• What you are asked to do: Gather every line of the material below that contains the word "puffer", and copy each one in full.

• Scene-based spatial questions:
○ ○ ○ ○ ○ ○ ○
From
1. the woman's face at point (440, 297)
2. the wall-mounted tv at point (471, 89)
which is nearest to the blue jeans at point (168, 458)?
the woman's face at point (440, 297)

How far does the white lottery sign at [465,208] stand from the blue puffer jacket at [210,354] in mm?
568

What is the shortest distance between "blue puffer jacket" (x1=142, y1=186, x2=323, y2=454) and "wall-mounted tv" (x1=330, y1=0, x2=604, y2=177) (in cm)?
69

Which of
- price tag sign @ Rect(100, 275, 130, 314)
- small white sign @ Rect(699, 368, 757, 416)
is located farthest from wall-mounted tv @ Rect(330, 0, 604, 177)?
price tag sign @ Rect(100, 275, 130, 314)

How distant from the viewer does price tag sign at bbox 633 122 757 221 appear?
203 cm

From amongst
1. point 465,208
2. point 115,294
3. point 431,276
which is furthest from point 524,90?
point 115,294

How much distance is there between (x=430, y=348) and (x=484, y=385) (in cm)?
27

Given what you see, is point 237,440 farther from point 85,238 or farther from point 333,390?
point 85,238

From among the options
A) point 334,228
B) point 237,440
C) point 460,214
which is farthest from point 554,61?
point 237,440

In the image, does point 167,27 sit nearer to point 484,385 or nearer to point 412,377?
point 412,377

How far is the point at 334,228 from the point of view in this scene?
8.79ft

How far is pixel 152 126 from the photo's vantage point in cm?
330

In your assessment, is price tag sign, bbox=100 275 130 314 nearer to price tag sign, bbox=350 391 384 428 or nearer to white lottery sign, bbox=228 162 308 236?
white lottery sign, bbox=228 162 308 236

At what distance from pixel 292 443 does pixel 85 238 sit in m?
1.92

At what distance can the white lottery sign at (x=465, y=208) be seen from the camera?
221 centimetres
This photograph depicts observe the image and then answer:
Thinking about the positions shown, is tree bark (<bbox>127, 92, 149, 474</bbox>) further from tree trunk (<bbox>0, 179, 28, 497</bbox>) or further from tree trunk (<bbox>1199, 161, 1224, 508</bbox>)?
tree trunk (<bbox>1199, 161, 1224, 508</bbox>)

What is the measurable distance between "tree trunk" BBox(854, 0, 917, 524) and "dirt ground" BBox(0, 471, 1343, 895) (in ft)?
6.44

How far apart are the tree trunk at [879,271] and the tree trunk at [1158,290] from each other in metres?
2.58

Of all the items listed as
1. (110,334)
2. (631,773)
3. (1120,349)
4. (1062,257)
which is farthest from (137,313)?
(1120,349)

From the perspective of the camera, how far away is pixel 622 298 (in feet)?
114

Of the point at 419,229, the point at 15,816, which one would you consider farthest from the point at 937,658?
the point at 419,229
○ ○ ○ ○ ○ ○ ○
• Full solution:
How far does the white lottery sign at [465,208] stand from the blue puffer jacket at [210,354] in mm?
What is the shortest distance between "blue puffer jacket" (x1=142, y1=186, x2=323, y2=454) and "wall-mounted tv" (x1=330, y1=0, x2=604, y2=177) (in cm)?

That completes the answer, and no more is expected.